The filmmakers also botch making Jean into a tragic heroine. Different parts of this movie feel like they’re taken from different movies. One moment Jean is giving the black power salute at a rally, and the next she’s popping pills and tearing her house apart looking for listening devices. We never learn where her social conscience comes from, nor do we gain any sense of how that plays into her attraction to Hakim, which is surely also motivated by the desire to retaliate for her husband’s cheating. Stewart is good here, but we’ve seen her play this kind of high-strung, unraveling character before, and the only new thing we learn is that her French is pretty good.

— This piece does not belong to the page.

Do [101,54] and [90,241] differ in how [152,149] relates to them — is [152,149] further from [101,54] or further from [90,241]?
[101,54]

Seberg probably makes the most sense as part of a subcategory of movies with Kristen Stewart as someone who experiences the downside of fame. This is understandable given her own scarring experiences with it during her Twilight years, and it has yielded some great films in Clouds of Sils Maria and Personal Shopper. This film isn’t in that class. It wants to make a statement about how female celebrities are shut down when they try to speak their minds, but having the government smear you through a few gossip columnists is a whole other matter from becoming a target of the Twitter mob — just ask my black female colleagues caught up in the Guns Akimbo controversy from this past weekend. Somehow, it seems fitting that the movie ends with the FBI agent meeting Jean face-to-face in Paris and handing her FBI dossier to her. It’s a gesture that requires considerable effort on his part, and in the end, it changes nothing, not the bureau’s policies, not the damage done to her friends, and not the course of Jean’s life, which will end in suicide a decade later. It’s a metaphor for the movie’s own ineffectuality.